Après plusieurs tours vaincues, on se dit que l'on n'était pas loin d'un solide Metroidvania en 3D qui resterait fidèle à son concept, ce que même Konami ne s'était pas donné la peine de faire. Ce serait oublier l'autre inversion des codes importantes de Pandora's Tower : contrairement à Zelda ou à Metroid, toutes les possibilités du héros et de sa chaine sont disponibles dès le début. Tout ou rien. C'est seulement l'environnement différent qui va apporter de nouvelles strates d'idées, de nouvelles plateformes, donnant à l'aventure des allures de casse-têtes qui ne sont pas sans rappeler les donjons de Zelda.

Dolorès

On dit souvent que les fins heureuses sont l'apanage des auteurs paresseux. Pas de problème de ce côté-là, Pandora's Tower s'en sort avec un multi-ending des familles, basé sur l'osmose du couple. Cela va se jouer, comme dans la vie, en fonction de la flamme qu'on aura su préserver dans son jeune couple. Comprendre : en lui offrant "les cadeaux lootés pour elle dans les tours". C'est en fonction de cette affinité que l'épilogue sera plus ou moins heureux. C'est une des touches qui rendent Pandora's Tower assez unique. Gambar!on, son développeur, était surtout connu pour ses jeux "choral" tel que Jump Super Stars et des licences d'animés. Des idées dirigées par Nintendo qui doit rappeler à tous qu'il existe un antidote à l'étouffant systématisme "bombe, boomerang, grappin" imposé par le dogme de Link. A la place, on retrouve une mécanique basée sur les allers-retours nécessaires pour toujours nourrir Elena, pour ne pas la laisser mourir, finalement pour la sauver d'elle-même. C'est une démarche pas si éloignée de l'éternel recommencement de Majora's Mask. Pétri d'influences mais complètement baroque, Pandora's Tower arrive à trouver son propre tempo, une personnalité, qui claque comme un coup de chaîne.
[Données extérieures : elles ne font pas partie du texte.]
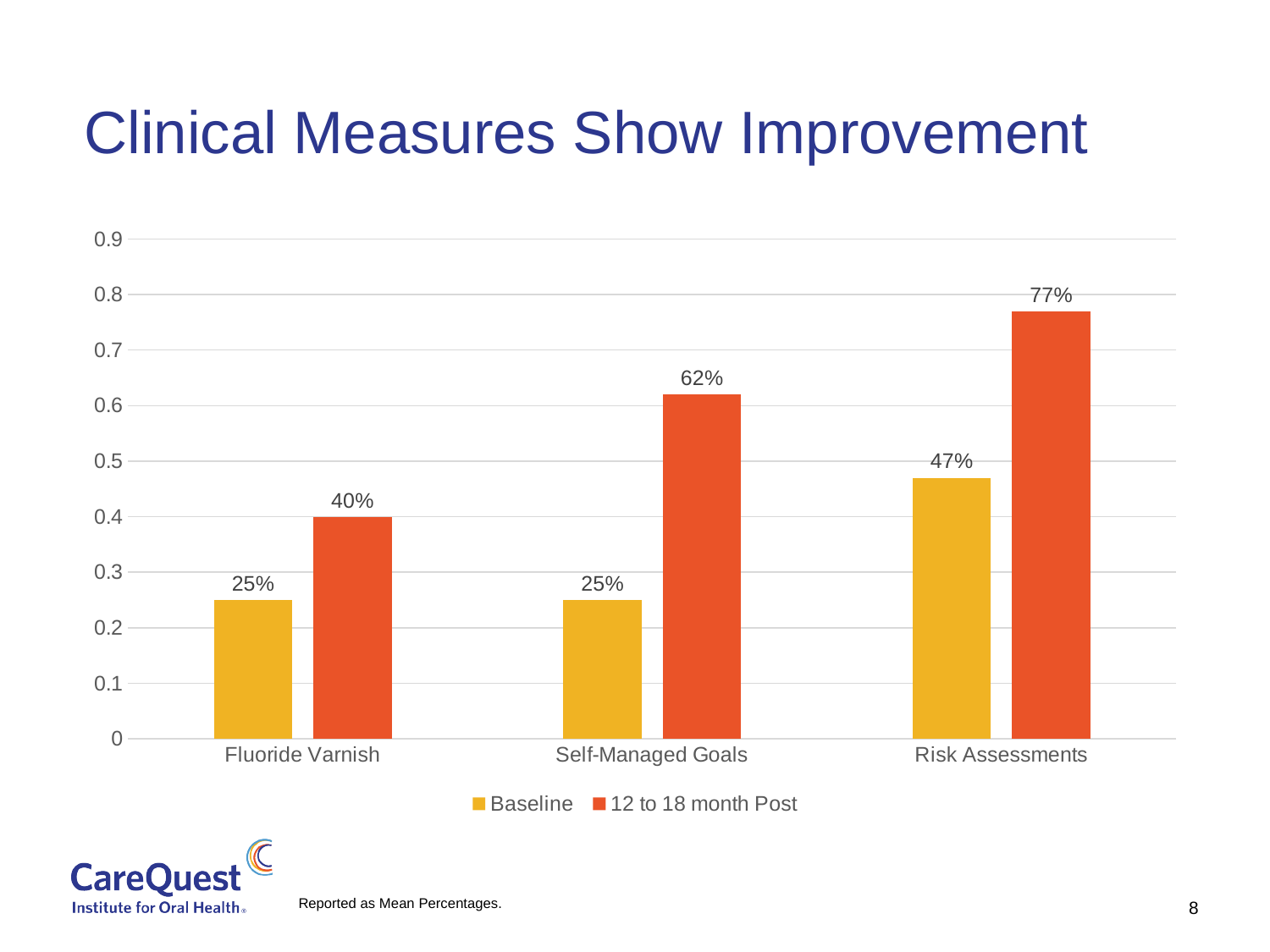
What is the Baseline value for Risk Assessments? 47% What kind of chart is shown on the slide? Bar chart What is the Baseline value for Fluoride Varnish? 25% Which category has the lowest 12 to 18 month Post value? Fluoride Varnish What is the title of the slide? Clinical Measures Show Improvement Which is larger for Fluoride Varnish: the Baseline value or the 12 to 18 month Post value? 12 to 18 month Post How many categories are shown on the x axis? 3 What is the 12 to 18 month Post value for Risk Assessments? 77% What is the 12 to 18 month Post value for Self-Managed Goals? 62% Which category has the highest 12 to 18 month Post value? Risk Assessments What is the difference between the 12 to 18 month Post and Baseline values for Self-Managed Goals? 37% How many series does the legend list? 2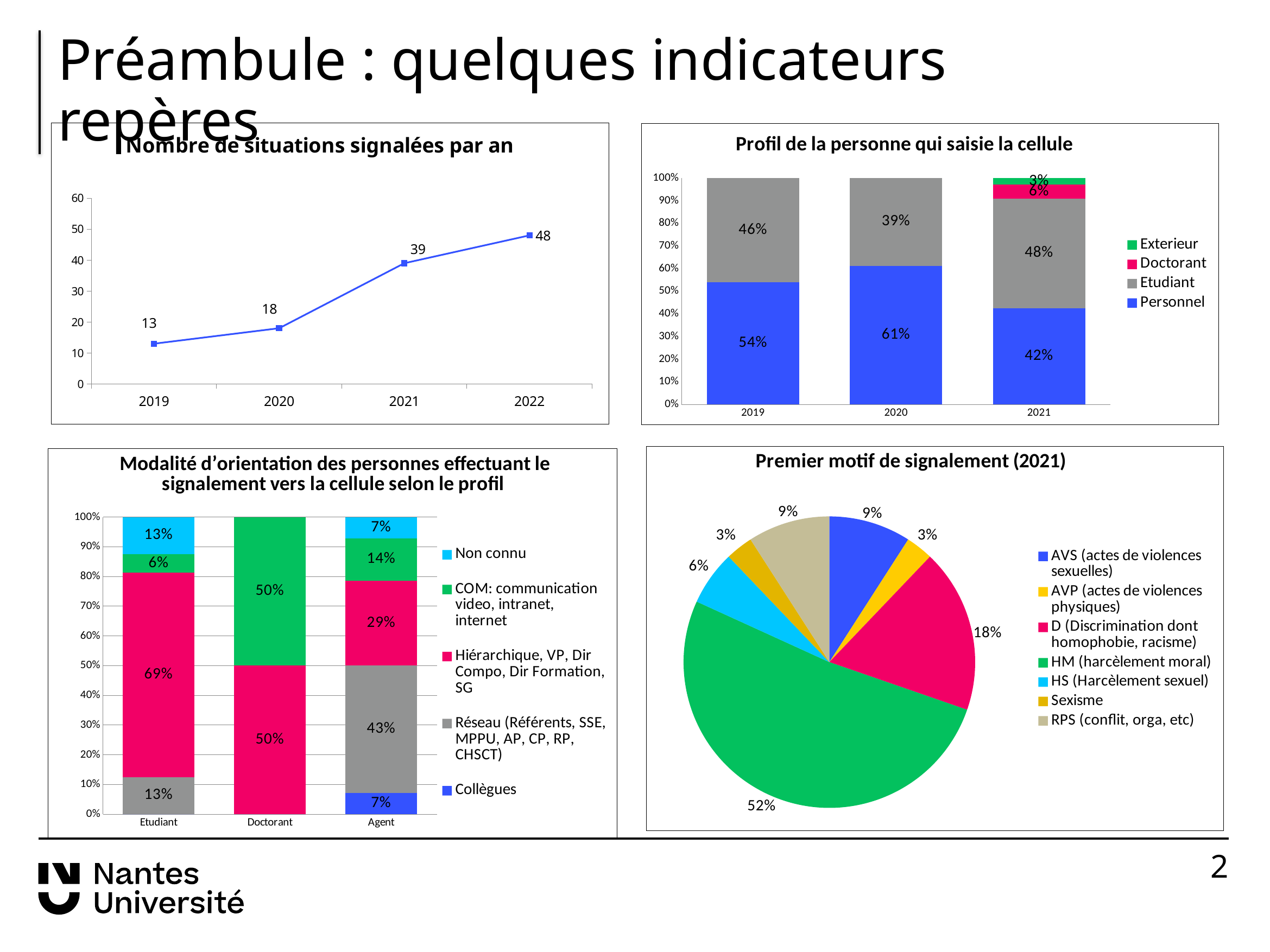
In the chart 'Nombre de situations signalées par an', what is the value for 2021? 39 In the pie chart 'Premier motif de signalement (2021)', what share does HM (harcèlement moral) have? 52% In the chart 'Profil de la personne qui saisie la cellule', how many series does the legend list? 4 In the chart 'Profil de la personne qui saisie la cellule', what is the Personnel share for 2020? 61% In the chart 'Modalité d'orientation des personnes effectuant le signalement vers la cellule selon le profil', what is the Réseau share for Agent? 43% In the chart 'Nombre de situations signalées par an', do the values rise or fall from 2019 to 2022? rise In the pie chart 'Premier motif de signalement (2021)', how many slices are there? 7 What kind of chart is 'Nombre de situations signalées par an'? line chart In the chart 'Modalité d'orientation des personnes effectuant le signalement vers la cellule selon le profil', how many profile categories are shown on the x axis? 3 In the chart 'Profil de la personne qui saisie la cellule', which is larger for 2021, Personnel or Etudiant? Etudiant In the chart 'Nombre de situations signalées par an', what is the difference between the values for 2022 and 2019? 35 In the chart 'Nombre de situations signalées par an', which year has the highest value? 2022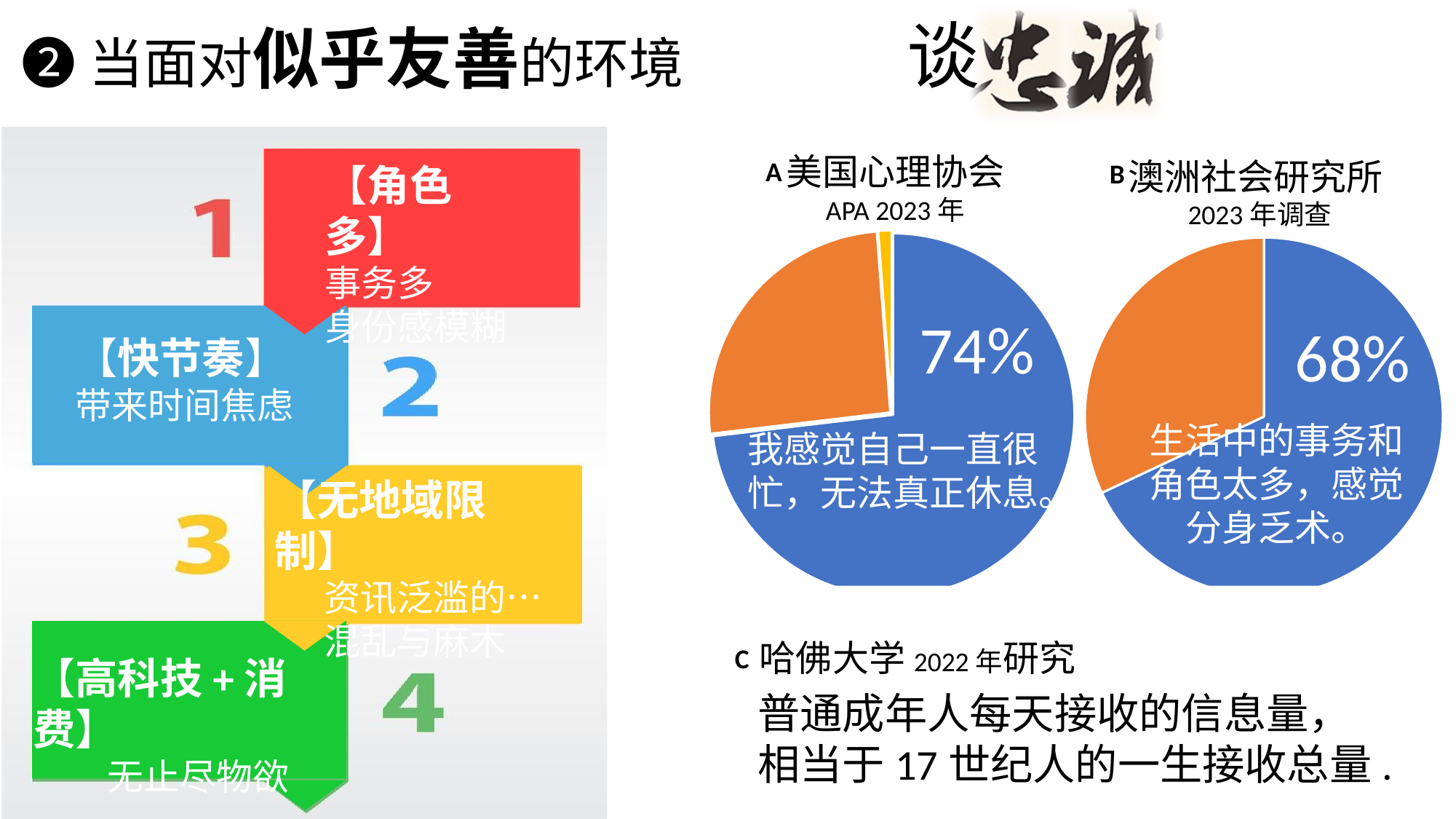
In the chart titled B 澳洲社会研究所 2023 年调查, what share of the pie does the blue slice represent? 68% In the chart titled A 美国心理协会 APA 2023 年, what share of the pie does the blue slice represent? 74% In the chart titled B 澳洲社会研究所 2023 年调查, which slice is the largest? the blue slice In the chart titled A 美国心理协会 APA 2023 年, which slice is the smallest? the yellow slice How many slices does the pie chart titled B 澳洲社会研究所 2023 年调查 have? 2 What kind of chart is the chart titled B 澳洲社会研究所 2023 年调查? pie chart What kind of chart is the chart titled A 美国心理协会 APA 2023 年? pie chart In the chart titled A 美国心理协会 APA 2023 年, what percentage is printed on the largest slice? 74% How many slices does the pie chart titled A 美国心理协会 APA 2023 年 have? 3 Which pie chart shows the larger labeled percentage, A 美国心理协会 APA 2023 年 or B 澳洲社会研究所 2023 年调查? A 美国心理协会 APA 2023 年 In the chart titled B 澳洲社会研究所 2023 年调查, what percentage is printed on the largest slice? 68% What colour is the slice labeled 74% in the chart titled A 美国心理协会 APA 2023 年? blue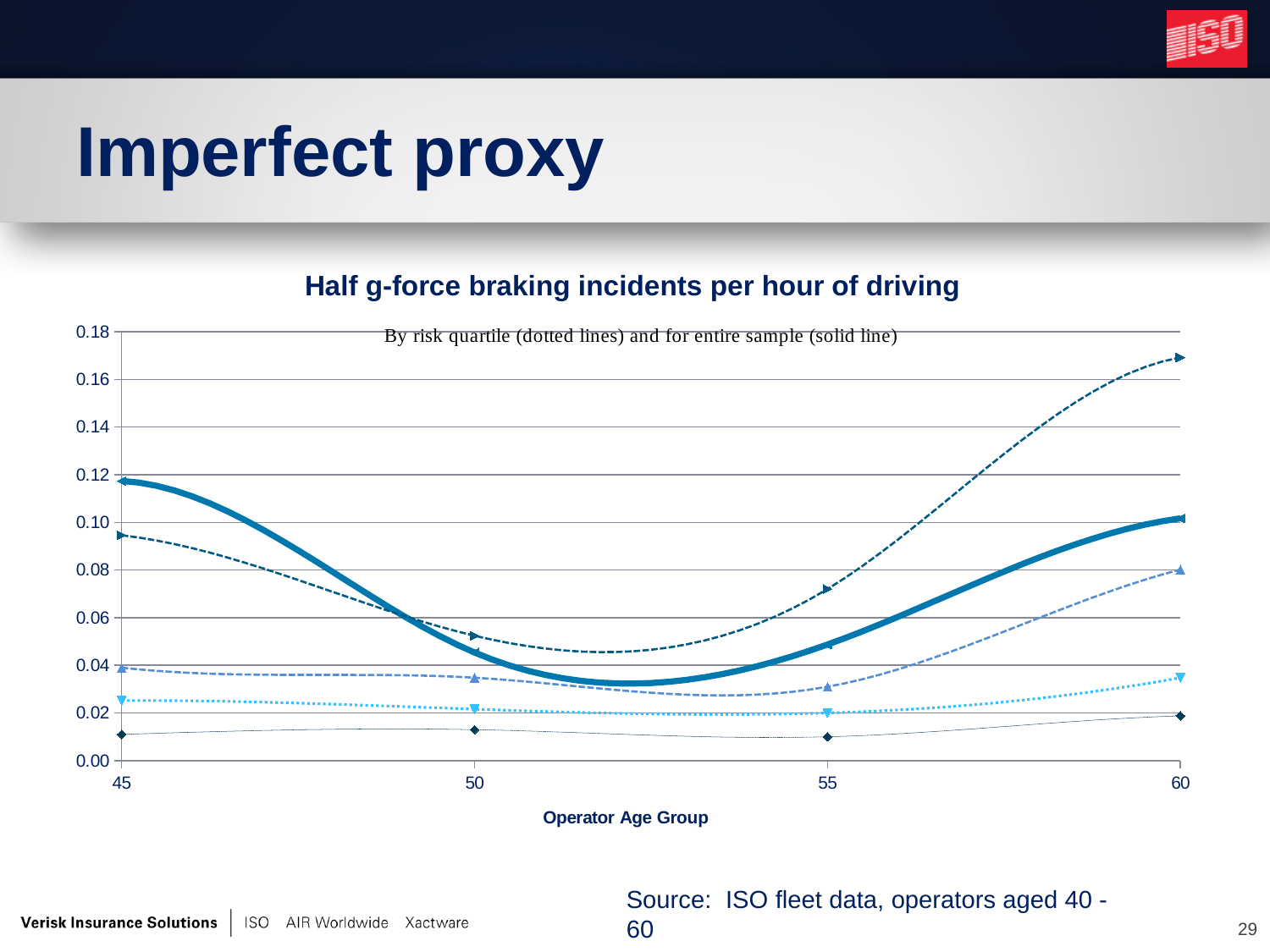
Is the value of the lowest line at age group 45 greater or less than 0.02? less How many operator age groups are shown on the x axis? 4 Is the value of the solid line (entire sample) at age group 45 greater or less than 0.10? greater What is the title of the chart? Half g-force braking incidents per hour of driving What is the label of the x axis? Operator Age Group Is the value of the solid line (entire sample) at age group 60 greater or less than 0.08? greater What kind of chart is shown on the slide? line chart How many lines are plotted on the chart? 5 Does the solid line (entire sample) rise or fall from age group 45 to age group 50? fall Does the solid line (entire sample) rise or fall from age group 55 to age group 60? rise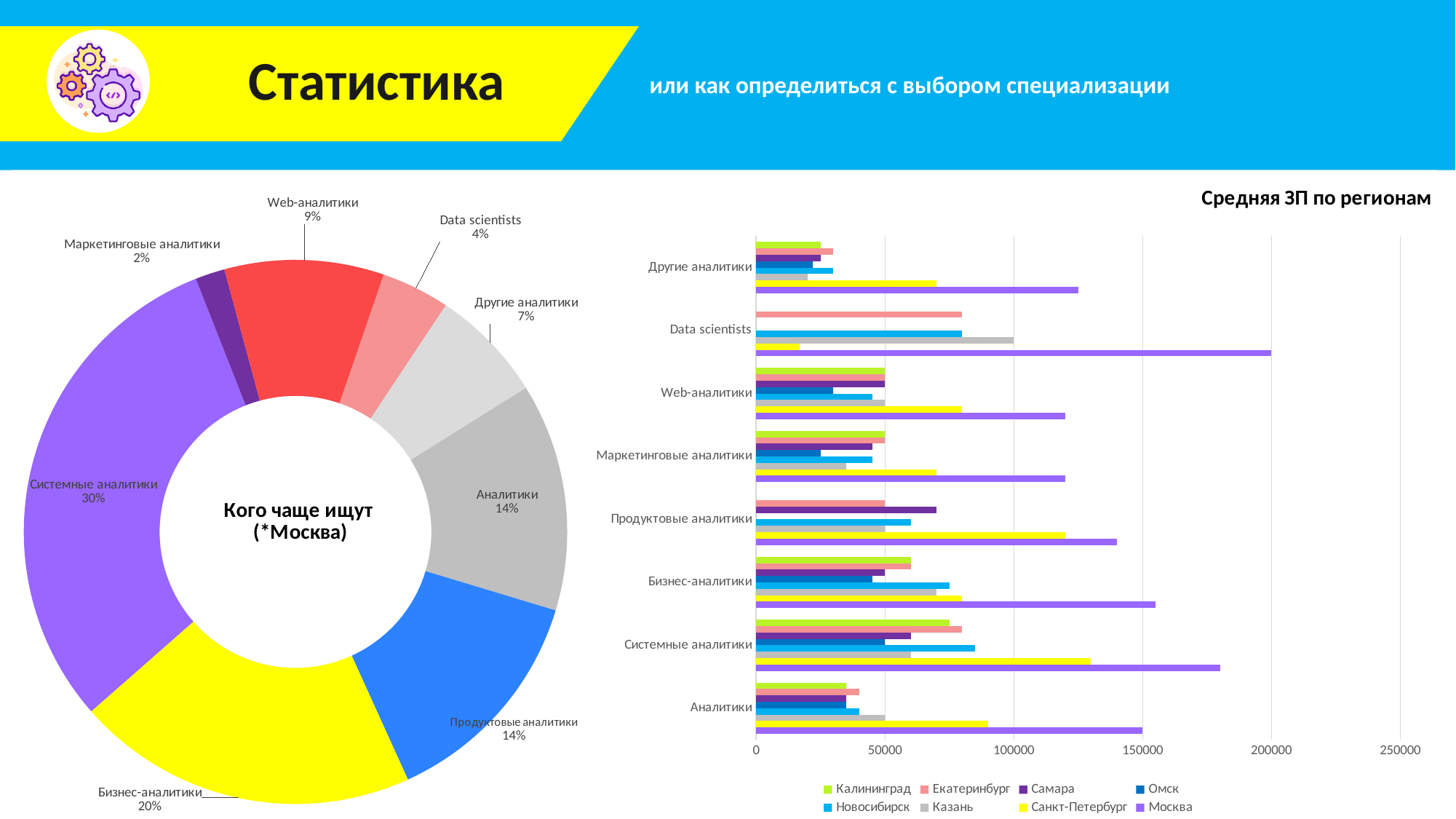
In the donut chart 'Кого чаще ищут (*Москва)', which category has the smallest share? Маркетинговые аналитики In the chart 'Средняя ЗП по регионам', is the value for Санкт-Петербург in Аналитики greater or less than 100000? less In the donut chart 'Кого чаще ищут (*Москва)', what share do Системные аналитики have? 30% In the donut chart 'Кого чаще ищут (*Москва)', which is larger: Бизнес-аналитики or Web-аналитики? Бизнес-аналитики In the chart 'Средняя ЗП по регионам', is the value for Москва in Системные аналитики greater or less than 150000? greater In the donut chart 'Кого чаще ищут (*Москва)', what is the difference in percentage points between Системные аналитики and Бизнес-аналитики? 10 In the chart 'Средняя ЗП по регионам', which region has the highest value for Data scientists? Москва How many categories does the donut chart 'Кого чаще ищут (*Москва)' show? 8 How many series does the legend of the chart 'Средняя ЗП по регионам' list? 8 What kind of chart is 'Средняя ЗП по регионам'? Bar chart In the donut chart 'Кого чаще ищут (*Москва)', which category has the largest share? Системные аналитики In the donut chart 'Кого чаще ищут (*Москва)', what share do Data scientists have? 4%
Il serait facile de voir Pandora's Tower comme un baroud d'honneur d'une Wii qui vit ses derniers mois. Constatation trop facile qui évite de voir ici les stigmates du jeu de série de B qui sera amené, avec le recul, à devenir culte au sens propre du terme, c'est à dire adulé par une minorité d'activistes. Ceux qui auront bravé des donjons grisâtres et accrocheurs. Impossible de ne pas voir dans le mal qui ronge Elena une métaphore de la maladie, une tragédie contrebalancée, parfois maladroitement, par une bluette sortie du plus impitoyable des clichés de la japanime. Et au milieu de tout ça, Aeron sourit. Au bout de sa chaîne, une bête féroce dont il va arracher le cœur. Tuer des monstres pour que la fille qu'il aime n'en devienne pas un. Il s'acharne. Il sait que la pire souffrance est dans la solitude qui l'accompagne.